Daily token ceiling: Settings → AI Settings → Quotas
max_tokens per call (start at 1024); cap tool/sub-agent calls per turn
Cache aggressively — identical queries in a session re-use previous results
Monitor per-tool metrics: GET /api/chatai/tools/metrics (counts, latency, p95, error rate)

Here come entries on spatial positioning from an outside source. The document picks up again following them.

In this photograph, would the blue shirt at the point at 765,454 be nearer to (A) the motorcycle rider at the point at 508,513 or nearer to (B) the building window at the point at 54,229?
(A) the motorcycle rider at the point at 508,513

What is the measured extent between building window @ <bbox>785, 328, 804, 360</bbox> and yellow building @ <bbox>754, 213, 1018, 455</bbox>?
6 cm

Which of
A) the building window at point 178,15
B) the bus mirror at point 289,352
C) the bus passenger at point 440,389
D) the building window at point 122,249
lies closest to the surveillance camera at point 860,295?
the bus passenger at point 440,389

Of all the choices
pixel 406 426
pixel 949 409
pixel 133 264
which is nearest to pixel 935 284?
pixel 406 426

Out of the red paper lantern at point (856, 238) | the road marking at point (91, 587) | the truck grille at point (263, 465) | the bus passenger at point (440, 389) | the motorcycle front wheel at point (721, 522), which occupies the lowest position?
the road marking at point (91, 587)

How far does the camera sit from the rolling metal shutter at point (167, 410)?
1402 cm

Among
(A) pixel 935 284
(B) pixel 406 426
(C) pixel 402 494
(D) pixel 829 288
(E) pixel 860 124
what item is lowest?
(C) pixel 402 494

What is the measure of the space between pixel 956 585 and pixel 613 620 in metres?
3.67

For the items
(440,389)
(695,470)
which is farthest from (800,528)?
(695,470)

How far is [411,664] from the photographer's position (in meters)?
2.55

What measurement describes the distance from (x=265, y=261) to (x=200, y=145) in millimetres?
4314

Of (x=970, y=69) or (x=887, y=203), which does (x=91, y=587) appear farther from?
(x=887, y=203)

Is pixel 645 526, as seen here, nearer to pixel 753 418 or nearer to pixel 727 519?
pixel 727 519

Most agents fall into two shapes — start from the nearest and change the schema:

Agent	Tools	Model	Shape
Ticket triage	none	small	Single-shot classify → enum + action
KB Q&A	search + fetch	mid	RAG → grounded answer with `[1]` citations
Lead qualifier	graph snapshots	mid	RAG → numeric score + reasons
Document enricher	none	small	Per-node enrich → summary, tags, sentiment

Single-shot extractors — no tools, one model call, one structured output. Small model, big batch (a code index can run one against every node of a type).
RAG agents — 2–4 focused tools, a larger model, a schema with explicit citation fields.

Shipping checklist:

Pin a model (ChatTaskUID) — don't leave it to the caller's default in production.
Smallest tool set that does the job — overlapping tools degrade routing.
OutputSchema whenever a downstream consumes the result.
CurrentUser on every run and every tool — never the system identity for user-facing work; treat LLM-supplied parameters as untrusted.
Destructive actions: propose → confirm, never auto-execute.
Export the agent as code and promote dev → staging → production like an endpoint.